Apache Sqoop is import/export data from RDMS to HDFS and HDFS to RDBMS vice versa using Sqoop commands in Big data environment.

Simple steps to Installation of Sqoop on Ubuntu 16.04

Step 1: First, step to download Sqoop tarball from Apache mirrors website

Step2: After downloading the tarball file then change the permissions of the tarball

Step3: Changed permissions then will extract the tarball using below command:

tar -xzvf sqoop-1.4.7.bin__hadoop-2.6.0.tar.gz

otherwise, directly extract the tarball simply.

Step4: Next, we will update the environment variables in bashrc file.

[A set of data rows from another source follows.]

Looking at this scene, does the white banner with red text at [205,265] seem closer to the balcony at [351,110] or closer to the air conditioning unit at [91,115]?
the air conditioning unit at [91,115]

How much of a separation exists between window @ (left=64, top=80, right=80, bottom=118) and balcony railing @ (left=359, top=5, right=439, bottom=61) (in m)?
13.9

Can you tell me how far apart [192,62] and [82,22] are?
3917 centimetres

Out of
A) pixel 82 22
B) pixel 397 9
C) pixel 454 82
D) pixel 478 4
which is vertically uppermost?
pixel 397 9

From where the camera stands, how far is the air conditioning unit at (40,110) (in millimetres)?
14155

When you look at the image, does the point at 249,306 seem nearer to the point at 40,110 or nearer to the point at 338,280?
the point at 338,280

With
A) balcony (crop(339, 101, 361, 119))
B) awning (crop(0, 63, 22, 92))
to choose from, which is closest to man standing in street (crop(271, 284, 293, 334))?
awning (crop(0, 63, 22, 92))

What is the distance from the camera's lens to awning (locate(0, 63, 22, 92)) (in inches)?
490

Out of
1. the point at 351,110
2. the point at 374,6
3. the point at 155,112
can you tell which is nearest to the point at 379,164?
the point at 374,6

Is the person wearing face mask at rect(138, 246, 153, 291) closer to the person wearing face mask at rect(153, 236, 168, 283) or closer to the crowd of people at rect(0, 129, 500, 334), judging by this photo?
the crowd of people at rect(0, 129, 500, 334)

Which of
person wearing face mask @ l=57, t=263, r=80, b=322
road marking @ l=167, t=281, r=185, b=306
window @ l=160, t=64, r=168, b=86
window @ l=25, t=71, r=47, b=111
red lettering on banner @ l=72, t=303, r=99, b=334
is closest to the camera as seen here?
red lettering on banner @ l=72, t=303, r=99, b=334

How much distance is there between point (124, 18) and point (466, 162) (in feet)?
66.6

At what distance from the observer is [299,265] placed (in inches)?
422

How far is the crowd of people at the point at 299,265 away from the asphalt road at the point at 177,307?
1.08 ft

Then update SQOOP_HOME & PATH using below command:

export SQOOP_HOME=/home/sreekanth/Hadoop/sqoop-1.4.7
export PATH=$PATH:$SQOOP_HOME/bin

Step5: After updating SQOOP home path then verify whether it is correctly updated or not using below command:

echo $SQOOP_HOME

Note: Open the new Terminal ( Command Line) to verify the Sqoop home path is set or not.




Step6: After verified your Sqoop installation then integrate with MYSQL connector jar file into the SQOOP libraries path into that because SQOOP depends upon the Database so we need MYSQL jar file import/export large data.

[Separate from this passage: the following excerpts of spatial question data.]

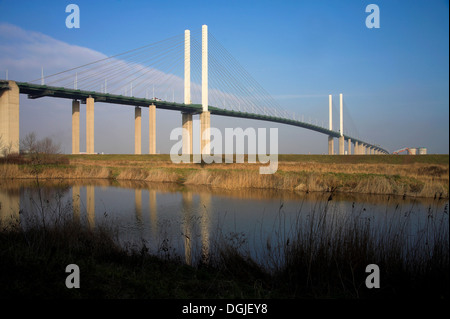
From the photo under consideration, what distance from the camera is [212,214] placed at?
28.8 feet

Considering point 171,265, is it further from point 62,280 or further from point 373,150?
point 373,150

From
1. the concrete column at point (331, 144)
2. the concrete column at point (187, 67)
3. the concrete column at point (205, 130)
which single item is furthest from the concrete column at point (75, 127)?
the concrete column at point (331, 144)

Step7: Once completed above steps successfully then to verify Sqoop installation on Ubuntu 16.04 version.

Step8: To check Sqoop installed on Ubuntu 16.04 by using below command:

sqoop version

 

Summary: Basically, Apache Sqoop is used for data import/export using Sqoop commands. It is installed on top of Hadoop only with help of external database system MYSQL integration. On Ubuntu 16.04 needs some prerequisites like JDK 1.8 or above version and Hadoop then it is simple to install Apache Sqoop with the help Sqoop tarball from apache mirrors official website. Here we provided a Sqoop installation with pictures simple steps for Hadoop admins or Hadoop developers in a single node cluster. Be careful with barshrc file updating because if single word misses, then it is not worked for entire cluster also.